If it says there is some face that could not be migrated or it errored our, we need to flag such faces, so they are not used. Use the command below, again using your credentials,
docker run --rm --name sf_admin \
--volume $(pwd)/iengine.lic:/etc/innovatrics/iengine.lic \
--network sf-network \
registry.gitlab.com/innovatrics/smartface/sf-admin:v5_4.29.0 set-state-error-non-migrated-faces \
-c "Server=pgsql;Database=smartface;Username=postgres;Password=Test1234;Trust Server Certificate=true;" \
-dbe "PgSql" \
-y \
--face-model-version 53
List ERROR Watchlist Members
The Watchlist Members in the ERROR state will not be used, however you can easily get a list of such Watchlist Members, so you can deal with such Members within your use case. This can be done using the GraphQL API. A sample of such query is below:
query
{
faces(where: {
faceState: {
eq: ERROR
}
})
{
items{
tracklet
{
watchlistMembers
{
id
fullName
displayName
}
}
state
templateVersion
}
}
}
Face templates migration performance
In case you have many data you can improve the performance and scale of the migration using your GPU or increase the parallelism by spawning more detection/extraction services.
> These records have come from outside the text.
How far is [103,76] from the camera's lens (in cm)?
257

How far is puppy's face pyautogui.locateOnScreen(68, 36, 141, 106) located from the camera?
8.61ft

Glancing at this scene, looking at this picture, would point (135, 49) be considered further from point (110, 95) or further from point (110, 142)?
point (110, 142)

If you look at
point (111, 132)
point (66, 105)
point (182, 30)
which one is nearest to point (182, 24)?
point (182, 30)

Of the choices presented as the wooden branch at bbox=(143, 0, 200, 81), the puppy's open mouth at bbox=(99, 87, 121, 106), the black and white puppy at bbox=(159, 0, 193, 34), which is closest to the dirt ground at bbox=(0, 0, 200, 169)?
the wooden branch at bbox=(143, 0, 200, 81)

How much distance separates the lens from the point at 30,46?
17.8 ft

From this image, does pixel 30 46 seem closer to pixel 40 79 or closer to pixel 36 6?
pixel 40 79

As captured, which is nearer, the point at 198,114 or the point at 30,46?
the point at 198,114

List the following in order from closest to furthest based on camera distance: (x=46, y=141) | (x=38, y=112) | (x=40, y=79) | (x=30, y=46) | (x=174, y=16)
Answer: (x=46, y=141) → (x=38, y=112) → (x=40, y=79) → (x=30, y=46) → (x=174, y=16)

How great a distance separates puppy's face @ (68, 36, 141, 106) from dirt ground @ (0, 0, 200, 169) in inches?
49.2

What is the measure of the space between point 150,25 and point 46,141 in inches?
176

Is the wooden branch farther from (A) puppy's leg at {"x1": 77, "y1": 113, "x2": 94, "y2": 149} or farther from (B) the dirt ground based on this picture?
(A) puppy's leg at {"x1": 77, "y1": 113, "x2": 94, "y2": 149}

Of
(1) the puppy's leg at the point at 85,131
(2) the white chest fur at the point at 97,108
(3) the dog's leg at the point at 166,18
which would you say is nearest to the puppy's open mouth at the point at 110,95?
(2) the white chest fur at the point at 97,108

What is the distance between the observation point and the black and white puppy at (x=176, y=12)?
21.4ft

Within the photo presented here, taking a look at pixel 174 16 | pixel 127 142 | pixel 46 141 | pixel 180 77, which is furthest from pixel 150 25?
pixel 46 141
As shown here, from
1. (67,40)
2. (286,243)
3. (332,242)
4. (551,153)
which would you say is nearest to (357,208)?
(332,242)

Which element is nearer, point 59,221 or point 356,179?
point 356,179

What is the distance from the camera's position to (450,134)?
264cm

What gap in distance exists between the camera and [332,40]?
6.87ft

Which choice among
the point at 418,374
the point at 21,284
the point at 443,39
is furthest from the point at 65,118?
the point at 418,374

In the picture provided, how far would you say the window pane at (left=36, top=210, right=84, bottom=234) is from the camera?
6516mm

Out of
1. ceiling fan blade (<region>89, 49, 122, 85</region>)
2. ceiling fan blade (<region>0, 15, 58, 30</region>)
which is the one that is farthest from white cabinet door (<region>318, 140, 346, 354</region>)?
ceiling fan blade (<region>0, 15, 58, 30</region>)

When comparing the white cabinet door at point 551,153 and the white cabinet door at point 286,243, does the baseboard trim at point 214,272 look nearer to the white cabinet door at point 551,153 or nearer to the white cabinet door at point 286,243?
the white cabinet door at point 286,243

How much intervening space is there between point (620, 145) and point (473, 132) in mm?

The options --use-gpu-extrators and --parallelism can be used.
Spawning additional extractors
The process for spawning additional extractors differ in Windows and Docker installations.
In Windows
Locate the SmartFace installation folder C:\Program Files\Innovatrics\SmartFace, open Command Line from the folder and run command: start RpcExtractor.exe.
In case you would like to permanently register this service run command:sc create "servicename" binpath= "\"C:\Program Files\Innovatrics\SmartFace\RpcExtractor.exe\" --gpu=true" start= delayed-aut where you define unique servicename.
In Docker
To add new extractors you can scale them up extractors in the Docker environment you can “add replicas” using the additional configuration below:
deploy:
replicas: 3
You need to remove name for the service so it can assigned automatically for each instance, the sample CPU extractor would look like below:
extractor:
image: ${REGISTRY}sf-extractor:${SF_VERSION}
restart: unless-stopped
deploy:
replicas: 3
environment:
- RabbitMQ__Hostname
- RabbitMQ__Username
- RabbitMQ__Password
- RabbitMQ__Port
- AppSettings__Log_RollingFile_Enabled=false
- AppSettings__Log_JsonConsole_Enabled
- AppSettings__USE_JAEGER_APP_SETTINGS
- JAEGER_AGENT_HOST
volumes:
- "./iengine.lic:/etc/innovatrics/iengine.lic"
To apply the changes, run the docker compose up -d command within the docker-compose.yml directory.